** Opening Document section block **

Escape the Darkness

Who are the bad guys? That is a very complicated question. I don’t believe there are evil or bad people, just people who have made bad decisions. Evil is inside of all of us, whether you believe in nature vs. nurture – either way you have to acknowledge we all have bad and scary “demons” inside us. If all people are good we wouldn’t have had such mass scale atrocities like the Holocaust. A friend recently suggested that we are born evil and that we learn to be good and fit in with society. There is evidence to suggest that we are not born with the ability to share or show compassion, those things are learned. But, what if you have a bad teacher? Or you grow up surrounded by people who make bad decisions. What then? What will become of you? Are you destined to be a bad person?

If people who grow up around “bad people” are destined to be bad, we have a serious problem with criminal justice system and the treatment of “minorities.”  If you grow up in a bad neighborhood, with parents that are apathetic and you have no good role models are you destined for a life of crime? When the only way out of your life situation is money, you will do just about anything for money, including turning to crime. That’s not hard to understand.

So, the real question is: how do you show people a way out of the darkness that seems achievable and realistic? You can’t just sit around waiting to win the lottery or robbing banks, you need to see the light and to see a way out. I don’t have the answers, I’m merely posing questions.

** Closing Document section block **
** Opening Record excerpts block **

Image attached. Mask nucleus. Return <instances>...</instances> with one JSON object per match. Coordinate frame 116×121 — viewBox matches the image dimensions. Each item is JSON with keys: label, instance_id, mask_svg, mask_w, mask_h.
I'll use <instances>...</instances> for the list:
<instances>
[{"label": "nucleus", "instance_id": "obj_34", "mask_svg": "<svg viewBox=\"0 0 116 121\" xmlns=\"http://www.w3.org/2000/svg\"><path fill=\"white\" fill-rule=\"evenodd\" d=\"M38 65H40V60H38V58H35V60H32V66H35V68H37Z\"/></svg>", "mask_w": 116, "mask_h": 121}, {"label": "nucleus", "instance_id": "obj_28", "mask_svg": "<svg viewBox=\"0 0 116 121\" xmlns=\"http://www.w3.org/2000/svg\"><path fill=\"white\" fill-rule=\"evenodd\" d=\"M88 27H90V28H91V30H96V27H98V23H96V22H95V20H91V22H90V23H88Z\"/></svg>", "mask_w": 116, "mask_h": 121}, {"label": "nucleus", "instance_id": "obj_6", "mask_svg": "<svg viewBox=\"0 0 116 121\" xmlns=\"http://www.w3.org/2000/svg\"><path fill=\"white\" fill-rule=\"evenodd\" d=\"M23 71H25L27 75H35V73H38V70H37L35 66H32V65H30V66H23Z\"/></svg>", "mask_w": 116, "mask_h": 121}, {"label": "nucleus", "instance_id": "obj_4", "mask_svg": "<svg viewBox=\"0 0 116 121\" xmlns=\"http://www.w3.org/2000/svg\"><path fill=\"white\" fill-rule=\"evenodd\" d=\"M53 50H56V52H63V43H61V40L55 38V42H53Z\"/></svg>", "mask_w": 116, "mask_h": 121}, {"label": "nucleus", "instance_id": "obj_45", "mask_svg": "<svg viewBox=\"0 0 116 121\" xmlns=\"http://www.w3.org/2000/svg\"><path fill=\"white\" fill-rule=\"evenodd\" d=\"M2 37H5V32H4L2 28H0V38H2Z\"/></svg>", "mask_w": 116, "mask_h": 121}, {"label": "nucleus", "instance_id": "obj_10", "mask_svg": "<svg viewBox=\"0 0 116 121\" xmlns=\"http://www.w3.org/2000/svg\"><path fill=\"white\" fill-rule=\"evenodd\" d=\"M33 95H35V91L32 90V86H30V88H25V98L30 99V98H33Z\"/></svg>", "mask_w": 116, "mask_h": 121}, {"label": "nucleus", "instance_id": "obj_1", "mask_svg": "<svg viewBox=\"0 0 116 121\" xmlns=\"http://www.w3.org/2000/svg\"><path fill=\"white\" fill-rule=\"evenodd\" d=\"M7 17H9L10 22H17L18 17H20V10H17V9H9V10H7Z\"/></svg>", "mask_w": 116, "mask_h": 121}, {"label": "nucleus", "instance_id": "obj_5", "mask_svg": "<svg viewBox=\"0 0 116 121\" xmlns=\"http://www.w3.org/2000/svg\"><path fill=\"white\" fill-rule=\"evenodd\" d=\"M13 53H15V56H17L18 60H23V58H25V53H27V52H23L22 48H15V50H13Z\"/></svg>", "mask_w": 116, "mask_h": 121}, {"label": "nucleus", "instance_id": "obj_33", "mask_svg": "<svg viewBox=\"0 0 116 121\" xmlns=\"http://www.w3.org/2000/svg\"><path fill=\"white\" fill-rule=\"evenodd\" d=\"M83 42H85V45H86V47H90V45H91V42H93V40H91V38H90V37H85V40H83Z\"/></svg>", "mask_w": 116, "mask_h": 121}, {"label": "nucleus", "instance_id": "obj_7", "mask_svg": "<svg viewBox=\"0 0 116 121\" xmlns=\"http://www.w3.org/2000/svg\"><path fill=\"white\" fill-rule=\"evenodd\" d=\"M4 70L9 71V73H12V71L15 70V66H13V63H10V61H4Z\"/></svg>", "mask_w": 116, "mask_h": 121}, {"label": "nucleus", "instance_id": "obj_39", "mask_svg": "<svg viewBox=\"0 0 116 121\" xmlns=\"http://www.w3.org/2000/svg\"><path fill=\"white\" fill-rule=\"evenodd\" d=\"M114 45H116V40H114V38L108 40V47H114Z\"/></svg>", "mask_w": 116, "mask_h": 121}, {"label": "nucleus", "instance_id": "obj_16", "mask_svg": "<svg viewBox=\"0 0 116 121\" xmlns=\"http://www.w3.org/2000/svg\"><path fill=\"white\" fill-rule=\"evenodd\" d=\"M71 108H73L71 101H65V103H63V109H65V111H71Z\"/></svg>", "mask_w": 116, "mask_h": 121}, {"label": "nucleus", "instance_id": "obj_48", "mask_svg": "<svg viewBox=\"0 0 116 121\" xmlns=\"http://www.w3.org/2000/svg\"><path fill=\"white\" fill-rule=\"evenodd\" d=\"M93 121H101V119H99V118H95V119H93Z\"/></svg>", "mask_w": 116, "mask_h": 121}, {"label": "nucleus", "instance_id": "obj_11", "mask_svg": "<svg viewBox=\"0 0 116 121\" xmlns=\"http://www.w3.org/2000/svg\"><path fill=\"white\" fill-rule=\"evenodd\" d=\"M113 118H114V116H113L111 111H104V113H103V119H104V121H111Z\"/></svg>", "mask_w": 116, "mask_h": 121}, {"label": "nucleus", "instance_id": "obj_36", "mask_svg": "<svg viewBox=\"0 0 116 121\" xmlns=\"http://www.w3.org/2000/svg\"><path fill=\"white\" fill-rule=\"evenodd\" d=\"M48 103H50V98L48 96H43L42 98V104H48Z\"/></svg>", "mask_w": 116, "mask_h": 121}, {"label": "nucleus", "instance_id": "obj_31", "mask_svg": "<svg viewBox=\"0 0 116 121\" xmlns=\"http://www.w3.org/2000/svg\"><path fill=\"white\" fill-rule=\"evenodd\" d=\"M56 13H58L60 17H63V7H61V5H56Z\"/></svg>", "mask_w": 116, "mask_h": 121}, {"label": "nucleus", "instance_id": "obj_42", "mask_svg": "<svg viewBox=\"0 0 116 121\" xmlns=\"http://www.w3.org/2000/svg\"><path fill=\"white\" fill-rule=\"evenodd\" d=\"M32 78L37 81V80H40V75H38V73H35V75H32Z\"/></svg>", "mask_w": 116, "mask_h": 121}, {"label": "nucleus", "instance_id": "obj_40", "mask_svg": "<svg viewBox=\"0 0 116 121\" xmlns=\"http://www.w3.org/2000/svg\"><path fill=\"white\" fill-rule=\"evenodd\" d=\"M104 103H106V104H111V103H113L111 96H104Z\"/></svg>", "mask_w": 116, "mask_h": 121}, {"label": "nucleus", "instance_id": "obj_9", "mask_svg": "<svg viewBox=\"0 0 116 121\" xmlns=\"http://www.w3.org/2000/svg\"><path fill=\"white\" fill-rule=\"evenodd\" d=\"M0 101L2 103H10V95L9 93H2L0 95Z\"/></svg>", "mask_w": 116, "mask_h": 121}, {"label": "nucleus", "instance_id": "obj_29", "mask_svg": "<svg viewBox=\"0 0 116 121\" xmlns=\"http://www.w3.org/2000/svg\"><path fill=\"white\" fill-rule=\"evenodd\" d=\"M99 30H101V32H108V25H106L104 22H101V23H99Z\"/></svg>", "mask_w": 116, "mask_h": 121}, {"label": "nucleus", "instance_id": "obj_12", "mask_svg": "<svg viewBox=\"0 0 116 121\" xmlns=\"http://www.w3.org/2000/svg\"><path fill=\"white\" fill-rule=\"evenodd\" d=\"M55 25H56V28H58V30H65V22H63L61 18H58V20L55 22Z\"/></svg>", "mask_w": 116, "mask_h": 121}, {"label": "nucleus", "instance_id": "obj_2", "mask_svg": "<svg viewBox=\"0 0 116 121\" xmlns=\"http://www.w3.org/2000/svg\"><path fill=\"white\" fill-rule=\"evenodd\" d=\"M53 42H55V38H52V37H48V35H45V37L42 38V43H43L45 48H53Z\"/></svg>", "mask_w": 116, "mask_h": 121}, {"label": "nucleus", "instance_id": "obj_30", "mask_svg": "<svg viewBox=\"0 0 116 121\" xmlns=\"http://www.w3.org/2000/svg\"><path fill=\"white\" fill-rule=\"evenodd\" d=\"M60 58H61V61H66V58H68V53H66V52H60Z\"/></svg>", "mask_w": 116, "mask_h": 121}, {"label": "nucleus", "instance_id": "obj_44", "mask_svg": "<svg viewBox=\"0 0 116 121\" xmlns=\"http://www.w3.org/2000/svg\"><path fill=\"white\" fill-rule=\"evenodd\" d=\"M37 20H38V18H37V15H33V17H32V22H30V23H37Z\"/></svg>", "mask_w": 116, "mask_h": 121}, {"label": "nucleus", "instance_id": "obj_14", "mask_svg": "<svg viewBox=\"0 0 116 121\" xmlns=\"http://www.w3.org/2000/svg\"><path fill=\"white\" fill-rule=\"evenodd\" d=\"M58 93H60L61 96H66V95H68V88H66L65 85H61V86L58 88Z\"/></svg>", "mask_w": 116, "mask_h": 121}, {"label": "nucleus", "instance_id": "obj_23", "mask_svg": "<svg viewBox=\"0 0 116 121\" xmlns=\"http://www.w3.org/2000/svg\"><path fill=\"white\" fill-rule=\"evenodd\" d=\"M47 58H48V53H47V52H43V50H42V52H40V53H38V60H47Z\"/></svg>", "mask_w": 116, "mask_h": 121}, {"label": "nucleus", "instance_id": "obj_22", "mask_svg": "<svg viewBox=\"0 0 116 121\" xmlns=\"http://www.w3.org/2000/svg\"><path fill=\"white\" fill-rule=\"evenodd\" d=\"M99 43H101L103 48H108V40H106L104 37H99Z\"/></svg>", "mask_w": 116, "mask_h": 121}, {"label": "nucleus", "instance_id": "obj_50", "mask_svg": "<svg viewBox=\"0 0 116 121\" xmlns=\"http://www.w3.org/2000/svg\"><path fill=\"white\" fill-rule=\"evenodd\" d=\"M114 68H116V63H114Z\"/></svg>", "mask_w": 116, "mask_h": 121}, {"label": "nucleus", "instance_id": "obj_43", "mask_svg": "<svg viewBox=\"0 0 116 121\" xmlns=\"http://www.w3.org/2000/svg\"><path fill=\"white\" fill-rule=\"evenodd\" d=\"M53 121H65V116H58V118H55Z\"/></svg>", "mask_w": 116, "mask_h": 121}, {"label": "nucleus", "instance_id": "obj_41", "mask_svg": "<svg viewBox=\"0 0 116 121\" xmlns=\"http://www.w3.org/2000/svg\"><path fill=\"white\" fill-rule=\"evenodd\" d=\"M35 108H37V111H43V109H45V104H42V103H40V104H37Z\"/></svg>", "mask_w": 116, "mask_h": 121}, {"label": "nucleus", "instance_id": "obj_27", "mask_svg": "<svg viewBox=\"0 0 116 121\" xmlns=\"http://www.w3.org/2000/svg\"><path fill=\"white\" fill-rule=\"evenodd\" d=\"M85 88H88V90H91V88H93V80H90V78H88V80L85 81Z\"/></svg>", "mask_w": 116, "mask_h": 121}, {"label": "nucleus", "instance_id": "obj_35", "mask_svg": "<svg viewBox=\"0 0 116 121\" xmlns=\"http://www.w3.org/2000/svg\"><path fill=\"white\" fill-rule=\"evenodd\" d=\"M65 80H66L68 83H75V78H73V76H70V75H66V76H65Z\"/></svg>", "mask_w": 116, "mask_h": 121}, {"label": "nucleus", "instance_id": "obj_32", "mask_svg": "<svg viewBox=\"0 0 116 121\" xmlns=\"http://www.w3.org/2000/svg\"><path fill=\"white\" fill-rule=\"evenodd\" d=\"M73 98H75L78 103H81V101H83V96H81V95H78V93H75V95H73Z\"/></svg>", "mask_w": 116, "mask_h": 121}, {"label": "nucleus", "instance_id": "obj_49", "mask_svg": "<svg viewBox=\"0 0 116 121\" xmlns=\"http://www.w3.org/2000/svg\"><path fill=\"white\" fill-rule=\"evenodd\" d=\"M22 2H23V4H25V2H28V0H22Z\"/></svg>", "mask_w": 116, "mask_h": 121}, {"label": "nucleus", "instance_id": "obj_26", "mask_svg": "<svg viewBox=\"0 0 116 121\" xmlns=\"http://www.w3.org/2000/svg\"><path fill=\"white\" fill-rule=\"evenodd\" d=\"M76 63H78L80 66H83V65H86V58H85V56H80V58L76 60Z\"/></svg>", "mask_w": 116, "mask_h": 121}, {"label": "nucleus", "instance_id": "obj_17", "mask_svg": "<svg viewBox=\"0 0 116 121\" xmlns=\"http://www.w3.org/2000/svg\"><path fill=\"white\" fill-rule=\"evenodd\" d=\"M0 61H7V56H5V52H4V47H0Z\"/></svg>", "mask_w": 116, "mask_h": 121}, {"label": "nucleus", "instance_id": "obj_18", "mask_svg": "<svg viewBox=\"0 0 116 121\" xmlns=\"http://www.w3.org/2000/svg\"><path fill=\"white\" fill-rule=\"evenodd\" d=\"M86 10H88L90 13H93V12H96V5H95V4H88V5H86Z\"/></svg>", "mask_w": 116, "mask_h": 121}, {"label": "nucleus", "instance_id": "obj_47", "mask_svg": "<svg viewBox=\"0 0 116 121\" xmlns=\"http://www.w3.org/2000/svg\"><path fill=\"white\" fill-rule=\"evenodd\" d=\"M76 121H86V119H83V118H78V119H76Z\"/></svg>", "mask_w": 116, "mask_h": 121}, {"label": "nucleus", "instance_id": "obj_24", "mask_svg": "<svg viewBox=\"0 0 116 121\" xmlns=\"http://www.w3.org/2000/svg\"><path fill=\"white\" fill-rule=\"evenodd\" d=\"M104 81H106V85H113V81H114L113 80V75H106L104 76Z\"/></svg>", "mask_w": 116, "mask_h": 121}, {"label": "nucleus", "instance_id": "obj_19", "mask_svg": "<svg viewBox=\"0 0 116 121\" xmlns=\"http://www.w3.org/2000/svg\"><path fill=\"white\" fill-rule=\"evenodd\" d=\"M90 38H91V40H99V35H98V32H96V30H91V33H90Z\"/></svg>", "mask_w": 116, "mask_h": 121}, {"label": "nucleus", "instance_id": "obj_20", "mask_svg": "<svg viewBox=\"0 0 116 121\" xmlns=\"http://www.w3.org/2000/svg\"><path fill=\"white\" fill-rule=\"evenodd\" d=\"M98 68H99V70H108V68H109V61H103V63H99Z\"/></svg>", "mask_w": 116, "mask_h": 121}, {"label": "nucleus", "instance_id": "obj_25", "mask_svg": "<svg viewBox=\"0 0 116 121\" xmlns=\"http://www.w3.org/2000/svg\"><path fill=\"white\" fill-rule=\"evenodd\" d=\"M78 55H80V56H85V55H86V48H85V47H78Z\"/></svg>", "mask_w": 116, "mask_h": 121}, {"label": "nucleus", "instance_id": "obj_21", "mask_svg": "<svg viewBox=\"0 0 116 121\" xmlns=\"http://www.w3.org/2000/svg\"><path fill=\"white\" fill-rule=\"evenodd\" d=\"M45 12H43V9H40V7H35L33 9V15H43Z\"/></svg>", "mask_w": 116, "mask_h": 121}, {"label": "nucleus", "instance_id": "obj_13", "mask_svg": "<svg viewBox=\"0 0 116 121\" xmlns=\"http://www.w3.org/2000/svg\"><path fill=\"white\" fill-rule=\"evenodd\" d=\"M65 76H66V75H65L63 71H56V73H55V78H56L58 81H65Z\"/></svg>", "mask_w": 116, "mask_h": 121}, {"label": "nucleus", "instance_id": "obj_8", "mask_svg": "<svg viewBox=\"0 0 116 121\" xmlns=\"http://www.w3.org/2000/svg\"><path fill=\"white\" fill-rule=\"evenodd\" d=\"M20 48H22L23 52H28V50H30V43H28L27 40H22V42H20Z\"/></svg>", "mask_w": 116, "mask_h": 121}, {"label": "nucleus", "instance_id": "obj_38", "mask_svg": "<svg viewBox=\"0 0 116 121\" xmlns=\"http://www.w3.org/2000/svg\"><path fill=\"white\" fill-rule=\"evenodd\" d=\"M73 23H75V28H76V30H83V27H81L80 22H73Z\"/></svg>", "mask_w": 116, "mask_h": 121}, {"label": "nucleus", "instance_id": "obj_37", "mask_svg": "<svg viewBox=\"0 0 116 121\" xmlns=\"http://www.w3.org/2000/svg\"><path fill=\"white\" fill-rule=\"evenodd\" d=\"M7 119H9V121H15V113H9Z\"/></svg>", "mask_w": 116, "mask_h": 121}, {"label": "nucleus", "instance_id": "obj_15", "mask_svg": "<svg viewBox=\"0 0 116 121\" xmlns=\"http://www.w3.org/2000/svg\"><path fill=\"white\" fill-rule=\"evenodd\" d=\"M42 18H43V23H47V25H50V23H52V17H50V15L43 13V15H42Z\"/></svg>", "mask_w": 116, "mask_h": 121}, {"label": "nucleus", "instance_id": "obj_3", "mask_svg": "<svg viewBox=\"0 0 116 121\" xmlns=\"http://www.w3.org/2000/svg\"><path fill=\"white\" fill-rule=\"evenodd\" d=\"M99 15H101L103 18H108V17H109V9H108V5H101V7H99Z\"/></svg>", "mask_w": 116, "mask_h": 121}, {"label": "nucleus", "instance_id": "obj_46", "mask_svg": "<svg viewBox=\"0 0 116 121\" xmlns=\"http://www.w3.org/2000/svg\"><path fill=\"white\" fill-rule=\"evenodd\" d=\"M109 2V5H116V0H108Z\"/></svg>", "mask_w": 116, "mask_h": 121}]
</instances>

** Closing Record excerpts block **

◆ Required action 1
In the Escape the Darkness essay, what did a friend recently suggest about people?
◆ Required action 2
Translate this sentence from the Escape the Darkness essay into Spanish: "There is evidence to suggest that we are not born with the ability to share or show compassion, those things are learned."
◆ Required action 3
Write out the Escape the Darkness essay from "If people who grow" up to and including "merely posing questions.".

◆ Answer 1
That we are born evil and learn to be good and fit in with society.

◆ Answer 2
Hay pruebas que sugieren que no nacemos con la capacidad de compartir o de mostrar compasión; esas cosas se aprenden.

◆ Answer 3
If people who grow up around “bad people” are destined to be bad, we have a serious problem with criminal justice system and the treatment of “minorities.”  If you grow up in a bad neighborhood, with parents that are apathetic and you have no good role models are you destined for a life of crime? When the only way out of your life situation is money, you will do just about anything for money, including turning to crime. That’s not hard to understand.

So, the real question is: how do you show people a way out of the darkness that seems achievable and realistic? You can’t just sit around waiting to win the lottery or robbing banks, you need to see the light and to see a way out. I don’t have the answers, I’m merely posing questions.